Then-Nebraska defensive coordinator Bob Diaco (center) works with the defensive line in the rain during spring football practice in April 2017.

Steven M. Sipple and Parker Gabriel provide the latest from Nebraska coordinators Matt Lubick and Erik Chinander as the Huskers prepare to travel to Purdue this weekend. 

When Nebraska takes the field Saturday in West Lafayette, Indiana, it will match up against a Purdue defense that doesn't give up a lot of big plays.

That's what stands out to Matt Lubick, the Huskers' first-year offensive coordinator, when he looks at the tape.

Pulling the defensive strings for the Boilermakers is Bob Diaco, who was Mike Riley's defensive coordinator at Nebraska in 2017 before Bill Moos went another direction with the program.

Purdue ranks 61st nationally in total defense in its first season with Diaco, giving up 404.5 yards a game (down from 436.3 last year), and it ranks 45th in scoring defense (26.2).

"They're definitely improved from last year statistically," Lubick told reporters following Tuesday's practice. "They take pride in not giving up big plays.

"(Diaco) gives you different looks, but he keeps those looks sound where they're not going to give up big plays."

Scott Frost and crew have seen a Diaco-led defense before. Frost was in his first season at Central Florida in 2016 when the Golden Knights defeated UConn, then coached by Diaco, 24-16.

"We talked a little bit before the game, talked to him a few times," NU defensive coordinator Erik Chinander said. "We've had friendly conversations most of the time, and that's about it."

Purdue is coming off a 37-30 loss to Rutgers. The Boilermakers gave up 412 total yards, including 236 passing yards in defeat. They're 91st nationally in pass defense.

Moving forward: Lubick coaches the Husker wide receivers, and it was his room that lost a scholarship player this week when true freshman Marcus Fleming made known his intentions to transfer.

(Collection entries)
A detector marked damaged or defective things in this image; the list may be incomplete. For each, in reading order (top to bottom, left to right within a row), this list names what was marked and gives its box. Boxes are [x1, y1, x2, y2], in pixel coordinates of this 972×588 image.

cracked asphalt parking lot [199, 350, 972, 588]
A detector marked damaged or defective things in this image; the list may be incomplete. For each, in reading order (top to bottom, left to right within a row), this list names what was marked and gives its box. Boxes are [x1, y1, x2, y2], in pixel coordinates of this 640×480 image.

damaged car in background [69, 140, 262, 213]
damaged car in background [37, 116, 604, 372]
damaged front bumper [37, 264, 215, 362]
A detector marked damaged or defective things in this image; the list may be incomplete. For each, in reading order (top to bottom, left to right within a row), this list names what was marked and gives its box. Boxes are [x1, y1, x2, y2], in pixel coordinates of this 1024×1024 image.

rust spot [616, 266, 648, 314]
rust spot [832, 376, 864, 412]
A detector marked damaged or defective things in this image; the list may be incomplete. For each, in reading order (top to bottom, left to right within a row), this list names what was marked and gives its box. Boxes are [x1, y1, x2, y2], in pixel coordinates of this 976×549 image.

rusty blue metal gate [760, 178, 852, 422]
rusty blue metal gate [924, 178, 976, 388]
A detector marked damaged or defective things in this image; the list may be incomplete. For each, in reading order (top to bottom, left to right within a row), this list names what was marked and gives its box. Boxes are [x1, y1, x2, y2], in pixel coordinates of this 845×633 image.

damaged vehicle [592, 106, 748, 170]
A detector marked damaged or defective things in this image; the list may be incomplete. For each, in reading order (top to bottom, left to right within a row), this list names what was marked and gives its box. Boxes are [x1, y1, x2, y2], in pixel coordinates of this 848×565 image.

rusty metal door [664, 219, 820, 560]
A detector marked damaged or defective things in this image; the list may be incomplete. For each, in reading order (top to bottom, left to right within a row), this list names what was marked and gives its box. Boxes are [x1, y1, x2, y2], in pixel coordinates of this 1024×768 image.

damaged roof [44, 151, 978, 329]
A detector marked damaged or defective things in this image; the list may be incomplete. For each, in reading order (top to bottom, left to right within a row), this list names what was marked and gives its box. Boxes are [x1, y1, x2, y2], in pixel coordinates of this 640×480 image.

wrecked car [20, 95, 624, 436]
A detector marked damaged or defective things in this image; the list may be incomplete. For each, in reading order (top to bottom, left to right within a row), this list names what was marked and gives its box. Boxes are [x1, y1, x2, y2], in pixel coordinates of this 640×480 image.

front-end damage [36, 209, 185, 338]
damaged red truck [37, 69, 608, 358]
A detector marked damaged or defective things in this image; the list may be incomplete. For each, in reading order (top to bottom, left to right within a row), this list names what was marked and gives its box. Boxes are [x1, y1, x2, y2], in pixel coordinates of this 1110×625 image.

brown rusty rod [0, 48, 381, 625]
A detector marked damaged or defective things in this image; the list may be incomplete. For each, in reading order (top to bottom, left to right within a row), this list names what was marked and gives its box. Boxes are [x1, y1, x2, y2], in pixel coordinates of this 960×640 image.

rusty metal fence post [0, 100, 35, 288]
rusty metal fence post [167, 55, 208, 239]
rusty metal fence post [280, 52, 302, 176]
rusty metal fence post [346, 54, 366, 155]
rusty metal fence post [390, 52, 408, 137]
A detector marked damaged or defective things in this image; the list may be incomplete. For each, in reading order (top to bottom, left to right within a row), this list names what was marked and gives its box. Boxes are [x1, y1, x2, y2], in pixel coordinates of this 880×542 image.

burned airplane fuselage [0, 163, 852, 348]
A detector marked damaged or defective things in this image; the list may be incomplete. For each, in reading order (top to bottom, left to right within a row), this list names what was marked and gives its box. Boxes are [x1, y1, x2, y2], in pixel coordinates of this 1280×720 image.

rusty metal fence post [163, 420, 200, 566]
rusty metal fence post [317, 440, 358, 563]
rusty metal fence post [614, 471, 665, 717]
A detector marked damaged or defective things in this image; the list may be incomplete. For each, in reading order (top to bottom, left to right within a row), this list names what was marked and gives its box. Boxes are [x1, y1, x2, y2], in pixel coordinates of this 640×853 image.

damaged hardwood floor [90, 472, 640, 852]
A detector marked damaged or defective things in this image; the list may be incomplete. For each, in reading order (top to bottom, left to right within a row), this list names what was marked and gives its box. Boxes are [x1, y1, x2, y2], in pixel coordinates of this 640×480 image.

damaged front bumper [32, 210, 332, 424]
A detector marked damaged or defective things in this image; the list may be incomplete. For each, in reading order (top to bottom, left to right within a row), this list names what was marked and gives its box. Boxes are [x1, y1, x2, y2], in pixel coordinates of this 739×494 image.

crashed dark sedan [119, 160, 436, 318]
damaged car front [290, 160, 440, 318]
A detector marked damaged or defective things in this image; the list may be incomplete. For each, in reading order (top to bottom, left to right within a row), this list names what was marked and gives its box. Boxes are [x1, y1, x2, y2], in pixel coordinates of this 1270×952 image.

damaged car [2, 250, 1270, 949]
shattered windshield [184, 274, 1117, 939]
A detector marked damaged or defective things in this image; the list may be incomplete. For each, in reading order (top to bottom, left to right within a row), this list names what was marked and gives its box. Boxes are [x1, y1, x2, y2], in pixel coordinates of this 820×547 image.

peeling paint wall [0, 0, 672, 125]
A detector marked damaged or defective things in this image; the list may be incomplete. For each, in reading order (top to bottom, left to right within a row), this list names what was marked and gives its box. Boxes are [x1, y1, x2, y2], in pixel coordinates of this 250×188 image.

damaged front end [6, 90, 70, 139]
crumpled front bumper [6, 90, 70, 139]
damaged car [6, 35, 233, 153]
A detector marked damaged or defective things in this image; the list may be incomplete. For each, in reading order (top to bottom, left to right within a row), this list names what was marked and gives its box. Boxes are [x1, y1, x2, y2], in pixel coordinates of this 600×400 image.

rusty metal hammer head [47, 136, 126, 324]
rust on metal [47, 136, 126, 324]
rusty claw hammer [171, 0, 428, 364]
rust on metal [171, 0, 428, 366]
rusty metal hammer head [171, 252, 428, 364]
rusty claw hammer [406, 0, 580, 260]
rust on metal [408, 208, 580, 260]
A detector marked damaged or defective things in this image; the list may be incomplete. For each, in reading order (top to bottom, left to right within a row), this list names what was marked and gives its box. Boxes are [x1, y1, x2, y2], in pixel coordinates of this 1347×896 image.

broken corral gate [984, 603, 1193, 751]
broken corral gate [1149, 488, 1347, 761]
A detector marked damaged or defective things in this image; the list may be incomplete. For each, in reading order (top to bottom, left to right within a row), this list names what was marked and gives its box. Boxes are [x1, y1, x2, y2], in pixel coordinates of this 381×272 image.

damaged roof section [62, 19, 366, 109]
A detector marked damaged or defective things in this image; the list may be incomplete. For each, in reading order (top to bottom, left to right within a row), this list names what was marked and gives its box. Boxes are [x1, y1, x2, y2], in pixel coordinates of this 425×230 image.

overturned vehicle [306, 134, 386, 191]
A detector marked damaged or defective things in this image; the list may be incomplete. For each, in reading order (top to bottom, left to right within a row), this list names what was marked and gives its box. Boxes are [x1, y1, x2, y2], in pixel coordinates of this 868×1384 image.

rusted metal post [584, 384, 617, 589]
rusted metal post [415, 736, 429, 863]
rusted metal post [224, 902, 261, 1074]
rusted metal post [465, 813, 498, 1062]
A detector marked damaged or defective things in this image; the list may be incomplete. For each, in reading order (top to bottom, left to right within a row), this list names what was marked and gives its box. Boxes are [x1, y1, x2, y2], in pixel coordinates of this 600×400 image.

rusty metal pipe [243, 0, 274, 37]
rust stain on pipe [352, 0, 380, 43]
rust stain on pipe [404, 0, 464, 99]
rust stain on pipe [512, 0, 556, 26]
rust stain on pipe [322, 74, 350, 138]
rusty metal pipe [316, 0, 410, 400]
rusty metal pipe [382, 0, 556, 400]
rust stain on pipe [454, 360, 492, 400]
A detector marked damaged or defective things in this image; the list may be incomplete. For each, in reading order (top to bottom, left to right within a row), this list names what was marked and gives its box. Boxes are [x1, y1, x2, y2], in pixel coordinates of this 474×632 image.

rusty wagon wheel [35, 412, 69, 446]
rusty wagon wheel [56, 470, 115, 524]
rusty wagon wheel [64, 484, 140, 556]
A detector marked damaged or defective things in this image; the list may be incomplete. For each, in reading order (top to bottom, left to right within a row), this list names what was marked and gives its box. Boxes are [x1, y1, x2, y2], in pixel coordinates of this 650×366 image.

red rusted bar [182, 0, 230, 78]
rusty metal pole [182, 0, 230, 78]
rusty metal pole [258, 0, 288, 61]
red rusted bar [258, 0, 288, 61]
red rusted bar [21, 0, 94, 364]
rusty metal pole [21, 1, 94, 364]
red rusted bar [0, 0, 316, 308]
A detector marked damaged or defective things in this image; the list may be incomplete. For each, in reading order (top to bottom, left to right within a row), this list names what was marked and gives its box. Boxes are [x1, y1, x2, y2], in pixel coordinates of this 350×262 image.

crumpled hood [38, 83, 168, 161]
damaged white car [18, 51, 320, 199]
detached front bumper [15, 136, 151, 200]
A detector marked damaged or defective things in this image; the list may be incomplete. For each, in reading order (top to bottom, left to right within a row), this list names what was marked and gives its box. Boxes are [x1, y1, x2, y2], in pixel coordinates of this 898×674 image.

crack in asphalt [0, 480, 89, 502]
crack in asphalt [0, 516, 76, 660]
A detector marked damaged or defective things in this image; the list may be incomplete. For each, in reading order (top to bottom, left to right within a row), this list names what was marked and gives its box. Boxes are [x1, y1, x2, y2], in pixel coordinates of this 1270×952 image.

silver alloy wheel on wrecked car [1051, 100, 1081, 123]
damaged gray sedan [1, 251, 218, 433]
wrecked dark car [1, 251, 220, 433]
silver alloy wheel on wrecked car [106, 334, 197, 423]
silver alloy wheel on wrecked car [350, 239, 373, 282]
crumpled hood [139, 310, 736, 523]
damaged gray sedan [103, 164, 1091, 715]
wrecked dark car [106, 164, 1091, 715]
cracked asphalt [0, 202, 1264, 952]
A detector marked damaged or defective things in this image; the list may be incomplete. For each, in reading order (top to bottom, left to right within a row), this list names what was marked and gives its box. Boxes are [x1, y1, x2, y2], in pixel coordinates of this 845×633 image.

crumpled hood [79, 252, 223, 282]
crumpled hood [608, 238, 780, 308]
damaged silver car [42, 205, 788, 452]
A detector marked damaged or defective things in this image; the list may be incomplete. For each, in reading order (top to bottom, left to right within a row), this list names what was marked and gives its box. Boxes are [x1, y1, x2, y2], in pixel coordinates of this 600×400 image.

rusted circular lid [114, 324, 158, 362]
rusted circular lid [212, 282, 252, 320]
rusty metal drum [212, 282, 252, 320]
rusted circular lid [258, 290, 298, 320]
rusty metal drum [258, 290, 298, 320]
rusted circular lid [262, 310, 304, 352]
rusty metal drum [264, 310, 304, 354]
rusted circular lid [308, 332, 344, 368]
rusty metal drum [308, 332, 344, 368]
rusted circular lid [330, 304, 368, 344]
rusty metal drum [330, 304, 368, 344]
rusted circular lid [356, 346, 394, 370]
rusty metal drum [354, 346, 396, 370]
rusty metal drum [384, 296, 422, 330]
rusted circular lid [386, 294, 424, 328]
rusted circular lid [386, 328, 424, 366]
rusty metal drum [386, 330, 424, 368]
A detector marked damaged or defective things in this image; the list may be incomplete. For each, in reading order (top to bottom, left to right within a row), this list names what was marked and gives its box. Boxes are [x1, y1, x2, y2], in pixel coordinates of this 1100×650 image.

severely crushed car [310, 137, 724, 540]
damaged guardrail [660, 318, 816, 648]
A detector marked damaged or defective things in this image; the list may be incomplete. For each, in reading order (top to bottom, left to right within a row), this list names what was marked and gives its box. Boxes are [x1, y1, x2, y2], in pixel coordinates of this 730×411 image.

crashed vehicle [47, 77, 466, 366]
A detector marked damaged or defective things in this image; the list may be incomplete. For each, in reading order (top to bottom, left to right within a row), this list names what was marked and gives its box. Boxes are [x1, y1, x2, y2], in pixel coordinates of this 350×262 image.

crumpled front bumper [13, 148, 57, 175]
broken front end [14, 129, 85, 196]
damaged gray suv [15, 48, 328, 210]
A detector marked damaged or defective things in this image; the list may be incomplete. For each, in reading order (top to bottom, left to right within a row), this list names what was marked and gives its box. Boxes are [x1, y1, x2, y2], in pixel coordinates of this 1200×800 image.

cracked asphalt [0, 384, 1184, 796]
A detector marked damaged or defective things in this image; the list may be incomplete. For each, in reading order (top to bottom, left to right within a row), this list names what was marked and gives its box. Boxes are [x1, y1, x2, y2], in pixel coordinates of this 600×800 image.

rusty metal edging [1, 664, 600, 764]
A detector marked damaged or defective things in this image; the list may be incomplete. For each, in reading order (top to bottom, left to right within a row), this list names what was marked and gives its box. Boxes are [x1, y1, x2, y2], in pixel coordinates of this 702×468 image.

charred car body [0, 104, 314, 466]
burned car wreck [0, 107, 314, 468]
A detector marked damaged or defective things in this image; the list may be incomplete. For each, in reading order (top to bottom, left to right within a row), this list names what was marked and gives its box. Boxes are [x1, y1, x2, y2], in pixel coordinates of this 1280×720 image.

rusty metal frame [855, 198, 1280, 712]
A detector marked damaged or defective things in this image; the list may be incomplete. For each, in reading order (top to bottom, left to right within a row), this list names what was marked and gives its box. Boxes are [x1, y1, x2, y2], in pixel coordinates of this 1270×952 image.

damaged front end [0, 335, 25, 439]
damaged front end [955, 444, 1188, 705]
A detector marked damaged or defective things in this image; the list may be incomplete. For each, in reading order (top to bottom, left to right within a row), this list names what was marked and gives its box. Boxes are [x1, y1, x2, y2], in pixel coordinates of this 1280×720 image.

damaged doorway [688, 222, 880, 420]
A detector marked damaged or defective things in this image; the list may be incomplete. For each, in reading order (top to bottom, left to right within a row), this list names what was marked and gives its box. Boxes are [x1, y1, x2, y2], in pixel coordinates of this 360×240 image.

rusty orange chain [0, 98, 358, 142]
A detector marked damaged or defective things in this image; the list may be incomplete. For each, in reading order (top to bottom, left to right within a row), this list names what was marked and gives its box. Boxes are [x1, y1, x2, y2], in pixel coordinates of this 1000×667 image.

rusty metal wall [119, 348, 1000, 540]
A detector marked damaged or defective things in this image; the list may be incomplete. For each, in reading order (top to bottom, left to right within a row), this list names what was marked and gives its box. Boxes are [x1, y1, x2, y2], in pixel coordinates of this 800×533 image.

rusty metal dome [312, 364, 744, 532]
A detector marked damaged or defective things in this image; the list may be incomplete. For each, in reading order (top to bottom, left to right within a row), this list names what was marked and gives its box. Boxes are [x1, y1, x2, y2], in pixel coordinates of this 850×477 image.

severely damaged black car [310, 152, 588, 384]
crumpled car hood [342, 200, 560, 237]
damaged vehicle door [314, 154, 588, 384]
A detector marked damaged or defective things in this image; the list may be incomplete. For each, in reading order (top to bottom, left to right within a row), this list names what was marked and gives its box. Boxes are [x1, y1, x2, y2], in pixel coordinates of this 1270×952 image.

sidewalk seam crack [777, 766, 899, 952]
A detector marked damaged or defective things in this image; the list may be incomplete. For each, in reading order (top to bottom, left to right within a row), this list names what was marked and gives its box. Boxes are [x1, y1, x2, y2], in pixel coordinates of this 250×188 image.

## Set task 1
Answer these questions from the Nebraska–Purdue preview.
(a) How many yards a game does Purdue's defense give up in its first season with Diaco?
(b) What was the final score when Central Florida beat UConn in 2016?
(c) Where does Purdue rank nationally in pass defense?
## Set task 2
In the Nebraska–Purdue preview, change "Rutgers" to "Illinois" and write out the part from "Purdue is coming" to "in pass defense.".

## Written reply 1
(a) 404.5 yards a game
(b) 24-16
(c) 91st

## Written reply 2
Purdue is coming off a 37-30 loss to Illinois. The Boilermakers gave up 412 total yards, including 236 passing yards in defeat. They're 91st nationally in pass defense.